* [Scene-based spatial questions]

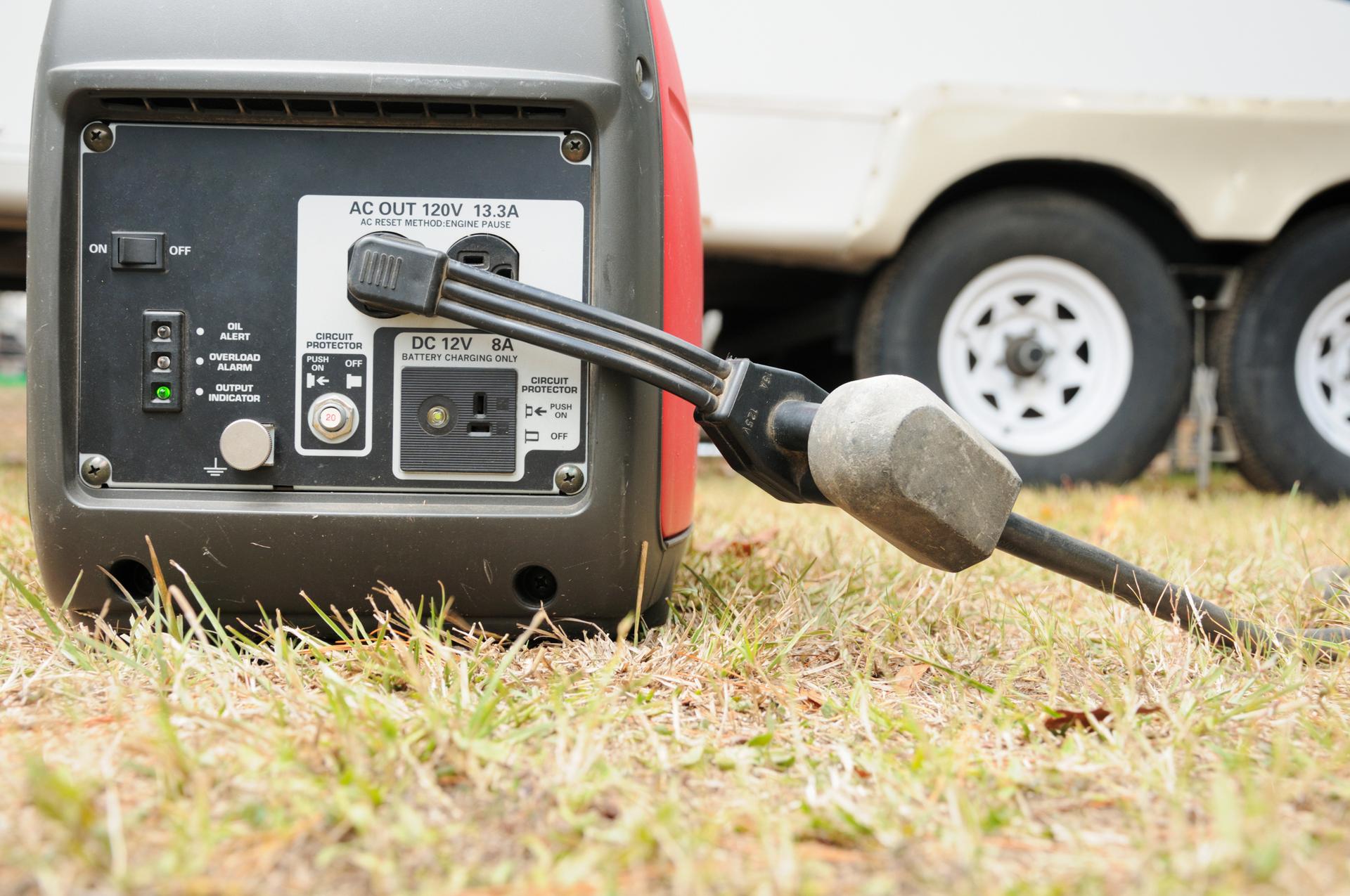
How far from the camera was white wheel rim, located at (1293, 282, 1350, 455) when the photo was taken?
255cm

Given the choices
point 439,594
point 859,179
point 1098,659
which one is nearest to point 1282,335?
point 859,179

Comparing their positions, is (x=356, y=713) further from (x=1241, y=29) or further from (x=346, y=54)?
(x=1241, y=29)

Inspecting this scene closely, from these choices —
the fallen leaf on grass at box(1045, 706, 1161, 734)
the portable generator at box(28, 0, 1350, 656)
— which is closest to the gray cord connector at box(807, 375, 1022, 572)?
the portable generator at box(28, 0, 1350, 656)

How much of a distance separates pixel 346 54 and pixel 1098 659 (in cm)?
97

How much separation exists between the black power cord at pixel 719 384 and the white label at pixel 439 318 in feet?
0.12

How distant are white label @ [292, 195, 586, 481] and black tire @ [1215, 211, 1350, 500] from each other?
2.18m

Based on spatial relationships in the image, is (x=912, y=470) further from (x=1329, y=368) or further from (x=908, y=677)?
(x=1329, y=368)

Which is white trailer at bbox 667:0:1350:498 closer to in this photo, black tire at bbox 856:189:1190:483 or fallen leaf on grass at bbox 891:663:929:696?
black tire at bbox 856:189:1190:483

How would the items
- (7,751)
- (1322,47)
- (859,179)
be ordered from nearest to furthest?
(7,751), (859,179), (1322,47)

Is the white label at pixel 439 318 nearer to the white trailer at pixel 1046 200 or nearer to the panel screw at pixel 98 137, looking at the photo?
the panel screw at pixel 98 137

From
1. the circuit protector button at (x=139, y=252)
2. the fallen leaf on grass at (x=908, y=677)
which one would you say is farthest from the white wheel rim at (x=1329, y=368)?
the circuit protector button at (x=139, y=252)

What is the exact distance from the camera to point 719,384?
958 millimetres

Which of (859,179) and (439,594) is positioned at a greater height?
(859,179)

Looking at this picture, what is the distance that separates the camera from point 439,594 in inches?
38.5
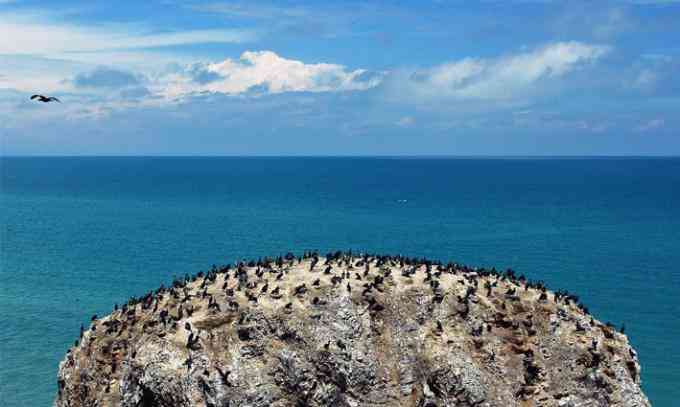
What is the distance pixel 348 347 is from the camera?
4975 centimetres

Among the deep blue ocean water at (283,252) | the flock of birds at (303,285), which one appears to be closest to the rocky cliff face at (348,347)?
the flock of birds at (303,285)

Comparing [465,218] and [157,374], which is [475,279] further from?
[465,218]

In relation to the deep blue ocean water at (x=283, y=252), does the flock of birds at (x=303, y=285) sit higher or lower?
higher

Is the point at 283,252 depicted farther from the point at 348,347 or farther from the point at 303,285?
the point at 348,347

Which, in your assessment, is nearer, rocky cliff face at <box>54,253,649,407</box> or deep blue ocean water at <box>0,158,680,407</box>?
rocky cliff face at <box>54,253,649,407</box>

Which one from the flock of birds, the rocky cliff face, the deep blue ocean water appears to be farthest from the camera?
the deep blue ocean water

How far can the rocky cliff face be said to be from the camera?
47.5 meters

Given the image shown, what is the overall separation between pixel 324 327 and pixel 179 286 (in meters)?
14.0

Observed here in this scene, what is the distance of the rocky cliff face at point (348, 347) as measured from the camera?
47500 millimetres

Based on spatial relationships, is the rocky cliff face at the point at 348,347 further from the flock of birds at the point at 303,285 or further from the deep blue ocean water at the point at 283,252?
the deep blue ocean water at the point at 283,252

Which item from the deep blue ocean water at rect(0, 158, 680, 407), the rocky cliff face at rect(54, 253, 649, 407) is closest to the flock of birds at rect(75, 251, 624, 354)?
the rocky cliff face at rect(54, 253, 649, 407)

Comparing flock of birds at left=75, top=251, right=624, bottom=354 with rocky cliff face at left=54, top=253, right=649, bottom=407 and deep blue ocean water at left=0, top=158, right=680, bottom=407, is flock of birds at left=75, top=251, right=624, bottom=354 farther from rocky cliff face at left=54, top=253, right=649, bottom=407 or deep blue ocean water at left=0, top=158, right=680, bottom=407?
deep blue ocean water at left=0, top=158, right=680, bottom=407

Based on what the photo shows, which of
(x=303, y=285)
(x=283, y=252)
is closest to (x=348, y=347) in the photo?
(x=303, y=285)

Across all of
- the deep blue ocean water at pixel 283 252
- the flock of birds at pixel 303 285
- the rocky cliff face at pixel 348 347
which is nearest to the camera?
the rocky cliff face at pixel 348 347
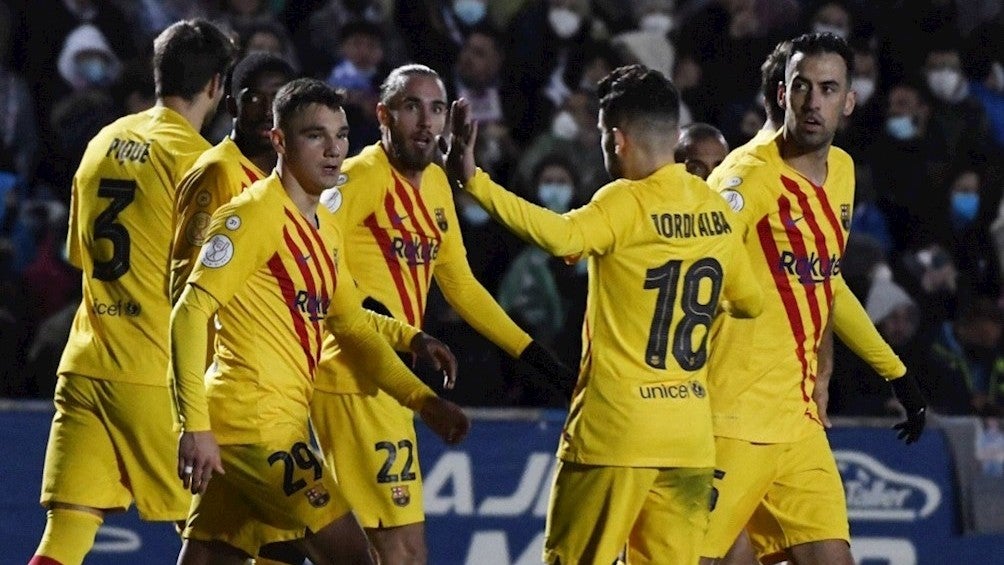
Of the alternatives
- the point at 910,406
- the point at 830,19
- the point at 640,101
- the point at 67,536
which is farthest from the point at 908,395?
the point at 830,19

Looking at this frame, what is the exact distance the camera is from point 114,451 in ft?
26.3

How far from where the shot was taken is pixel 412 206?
8453 mm

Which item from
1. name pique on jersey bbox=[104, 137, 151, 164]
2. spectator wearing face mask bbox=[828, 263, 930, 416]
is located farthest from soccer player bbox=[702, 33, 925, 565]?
spectator wearing face mask bbox=[828, 263, 930, 416]

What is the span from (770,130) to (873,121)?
238 inches

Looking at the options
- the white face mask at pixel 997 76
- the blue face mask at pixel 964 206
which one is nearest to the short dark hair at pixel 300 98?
the blue face mask at pixel 964 206

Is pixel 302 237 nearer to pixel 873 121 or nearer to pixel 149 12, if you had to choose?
pixel 149 12

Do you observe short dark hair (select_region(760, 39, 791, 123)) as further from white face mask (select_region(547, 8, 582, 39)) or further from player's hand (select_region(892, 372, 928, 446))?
white face mask (select_region(547, 8, 582, 39))

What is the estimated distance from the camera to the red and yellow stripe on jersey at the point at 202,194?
7.30 m

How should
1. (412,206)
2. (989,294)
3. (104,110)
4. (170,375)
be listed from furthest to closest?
(989,294)
(104,110)
(412,206)
(170,375)

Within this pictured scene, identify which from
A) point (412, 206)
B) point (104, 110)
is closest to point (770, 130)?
point (412, 206)

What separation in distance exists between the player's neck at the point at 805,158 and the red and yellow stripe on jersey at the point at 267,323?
1834 mm

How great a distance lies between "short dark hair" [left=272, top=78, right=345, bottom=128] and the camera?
23.3 ft

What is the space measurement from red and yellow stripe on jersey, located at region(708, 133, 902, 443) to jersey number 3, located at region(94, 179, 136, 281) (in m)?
2.16

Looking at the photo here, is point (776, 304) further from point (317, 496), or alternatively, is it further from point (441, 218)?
point (317, 496)
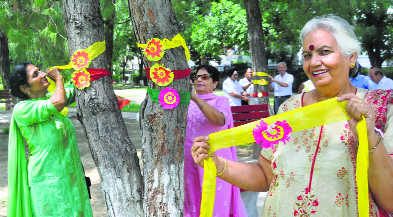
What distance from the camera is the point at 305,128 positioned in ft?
5.57

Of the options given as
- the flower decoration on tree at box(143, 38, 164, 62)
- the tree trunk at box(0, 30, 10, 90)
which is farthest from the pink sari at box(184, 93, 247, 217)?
the tree trunk at box(0, 30, 10, 90)

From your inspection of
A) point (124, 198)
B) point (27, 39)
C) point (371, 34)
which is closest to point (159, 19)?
point (124, 198)

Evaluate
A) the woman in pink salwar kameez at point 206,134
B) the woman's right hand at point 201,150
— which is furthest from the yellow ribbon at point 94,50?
the woman's right hand at point 201,150

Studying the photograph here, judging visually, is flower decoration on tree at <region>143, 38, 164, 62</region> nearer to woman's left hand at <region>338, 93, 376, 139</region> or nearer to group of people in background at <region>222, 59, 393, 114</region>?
woman's left hand at <region>338, 93, 376, 139</region>

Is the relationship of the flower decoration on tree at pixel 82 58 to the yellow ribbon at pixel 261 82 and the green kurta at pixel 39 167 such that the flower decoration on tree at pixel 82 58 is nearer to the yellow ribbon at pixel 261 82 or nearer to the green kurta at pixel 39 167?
the green kurta at pixel 39 167

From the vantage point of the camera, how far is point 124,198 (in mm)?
3139

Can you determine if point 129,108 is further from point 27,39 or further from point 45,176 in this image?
point 45,176

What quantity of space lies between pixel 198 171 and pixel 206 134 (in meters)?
0.38

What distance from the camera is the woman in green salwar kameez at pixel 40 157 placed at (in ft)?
9.89

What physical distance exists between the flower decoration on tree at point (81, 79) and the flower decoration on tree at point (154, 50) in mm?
654

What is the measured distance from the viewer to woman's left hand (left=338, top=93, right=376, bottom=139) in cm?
144

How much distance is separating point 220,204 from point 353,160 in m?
2.35

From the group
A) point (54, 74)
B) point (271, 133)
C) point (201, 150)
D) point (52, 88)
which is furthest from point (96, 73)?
point (271, 133)

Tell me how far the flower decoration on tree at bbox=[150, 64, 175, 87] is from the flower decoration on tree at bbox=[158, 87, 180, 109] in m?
0.05
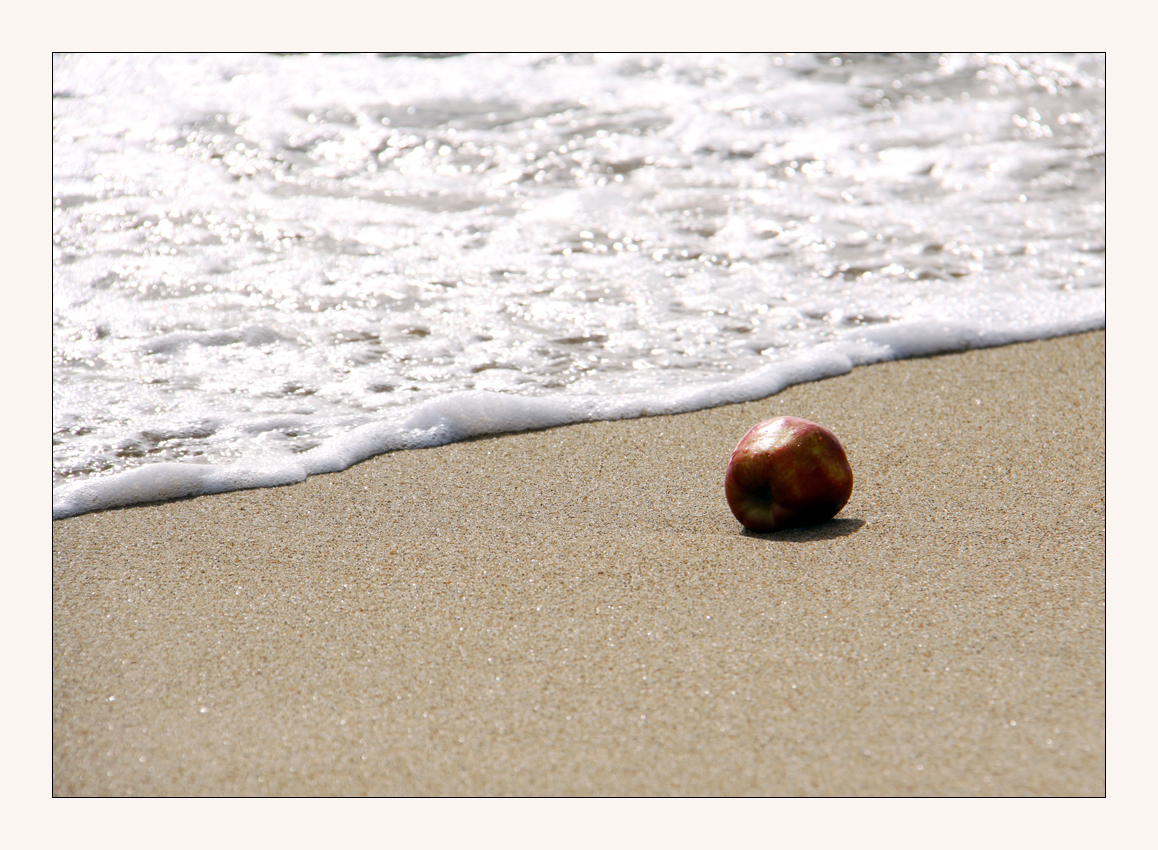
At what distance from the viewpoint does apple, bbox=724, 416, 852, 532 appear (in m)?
2.79

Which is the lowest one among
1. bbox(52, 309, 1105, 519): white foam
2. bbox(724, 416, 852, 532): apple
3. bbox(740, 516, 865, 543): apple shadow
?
bbox(52, 309, 1105, 519): white foam

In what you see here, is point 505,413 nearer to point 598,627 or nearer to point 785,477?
point 785,477

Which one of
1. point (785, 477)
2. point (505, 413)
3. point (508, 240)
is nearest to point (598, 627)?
point (785, 477)

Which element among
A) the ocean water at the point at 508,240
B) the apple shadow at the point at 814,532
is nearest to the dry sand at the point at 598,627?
the apple shadow at the point at 814,532

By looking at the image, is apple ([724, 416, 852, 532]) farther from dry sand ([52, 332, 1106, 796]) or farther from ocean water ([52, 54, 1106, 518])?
ocean water ([52, 54, 1106, 518])

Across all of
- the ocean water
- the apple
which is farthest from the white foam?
the apple

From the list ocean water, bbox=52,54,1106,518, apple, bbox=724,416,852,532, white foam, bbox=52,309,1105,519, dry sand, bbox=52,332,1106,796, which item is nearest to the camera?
dry sand, bbox=52,332,1106,796

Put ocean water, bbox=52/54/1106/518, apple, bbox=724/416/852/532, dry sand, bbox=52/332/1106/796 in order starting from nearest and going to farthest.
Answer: dry sand, bbox=52/332/1106/796
apple, bbox=724/416/852/532
ocean water, bbox=52/54/1106/518

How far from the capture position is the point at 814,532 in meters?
2.83

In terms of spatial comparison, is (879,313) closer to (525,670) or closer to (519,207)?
(519,207)

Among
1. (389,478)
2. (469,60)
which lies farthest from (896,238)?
(469,60)

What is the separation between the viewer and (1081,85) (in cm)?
737

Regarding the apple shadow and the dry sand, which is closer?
the dry sand

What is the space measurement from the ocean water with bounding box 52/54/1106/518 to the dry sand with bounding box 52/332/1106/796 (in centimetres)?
39
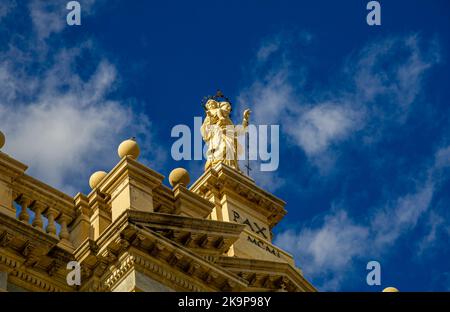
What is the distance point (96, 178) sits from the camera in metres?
32.3

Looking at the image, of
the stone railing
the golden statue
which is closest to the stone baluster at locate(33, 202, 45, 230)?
the stone railing

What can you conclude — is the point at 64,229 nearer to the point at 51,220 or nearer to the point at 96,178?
the point at 51,220

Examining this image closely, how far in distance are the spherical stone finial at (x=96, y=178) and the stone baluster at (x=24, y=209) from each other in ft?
6.81

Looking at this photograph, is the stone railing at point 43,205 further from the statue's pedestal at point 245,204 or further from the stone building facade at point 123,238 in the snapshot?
the statue's pedestal at point 245,204

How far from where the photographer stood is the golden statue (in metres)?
40.9

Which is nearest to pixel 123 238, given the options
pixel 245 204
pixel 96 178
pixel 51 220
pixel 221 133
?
pixel 51 220

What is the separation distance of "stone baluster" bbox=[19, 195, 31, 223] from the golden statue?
34.3 feet

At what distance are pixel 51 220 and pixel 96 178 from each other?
2102mm

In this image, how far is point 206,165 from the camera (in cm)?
4069

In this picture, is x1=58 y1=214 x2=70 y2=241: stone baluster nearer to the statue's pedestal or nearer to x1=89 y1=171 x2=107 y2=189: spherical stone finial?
x1=89 y1=171 x2=107 y2=189: spherical stone finial

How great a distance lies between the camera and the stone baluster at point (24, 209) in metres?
30.0

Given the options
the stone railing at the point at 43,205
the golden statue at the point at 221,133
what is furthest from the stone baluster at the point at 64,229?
the golden statue at the point at 221,133
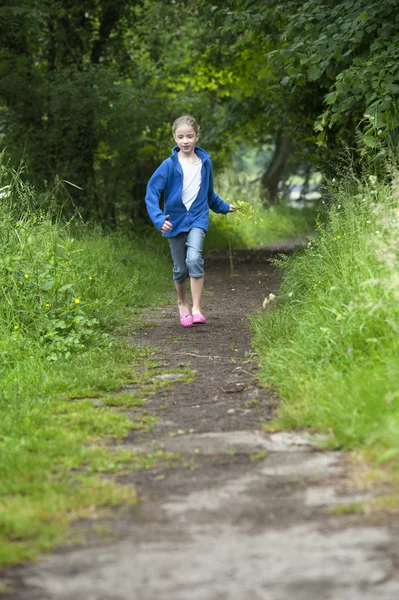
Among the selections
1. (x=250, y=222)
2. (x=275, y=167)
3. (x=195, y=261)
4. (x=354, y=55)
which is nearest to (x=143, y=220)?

* [EXERCISE REQUIREMENTS] Repeat only the lines from the one with "Looking at the image, of" through the end of the data, both included and exactly as written. Pictures stay out of the copy.

* [RESPONSE]
Looking at the image, of
the stone railing
the golden statue
which is closest to the stone baluster at locate(33, 202, 45, 230)?
the stone railing

What can you conclude — is the point at 64,229 nearer to the point at 51,220 or nearer to the point at 96,178?
the point at 51,220

Examining this image closely, how far in distance are the spherical stone finial at (x=96, y=178) and the stone baluster at (x=24, y=209) from each other in ft?
6.81

Looking at this photograph, is the stone railing at point 43,205 further from the statue's pedestal at point 245,204 or further from the stone building facade at point 123,238 in the snapshot?
the statue's pedestal at point 245,204

How far from where the photographer stood is the golden statue (in metres)?
40.9

Which is nearest to pixel 123 238, given the options
pixel 245 204
pixel 96 178
pixel 51 220
pixel 221 133
?
pixel 51 220

What is the separation distance of "stone baluster" bbox=[19, 195, 31, 223] from the golden statue?
34.3 feet

At what distance are pixel 51 220 and pixel 96 178 from each other?
2102mm

In this image, how far is point 206,165 from the camera (in cm)?
4069

In this picture, is x1=58 y1=214 x2=70 y2=241: stone baluster nearer to the statue's pedestal or nearer to x1=89 y1=171 x2=107 y2=189: spherical stone finial?
x1=89 y1=171 x2=107 y2=189: spherical stone finial

How great a distance lies between the camera and the stone baluster at point (24, 209) in metres?
30.0

Given the options
the stone railing at the point at 43,205
the golden statue at the point at 221,133
what is furthest from the stone baluster at the point at 64,229?
the golden statue at the point at 221,133
Among the selections
1. (x=250, y=222)
2. (x=275, y=167)
3. (x=195, y=261)
4. (x=354, y=55)
which is nearest to (x=143, y=220)?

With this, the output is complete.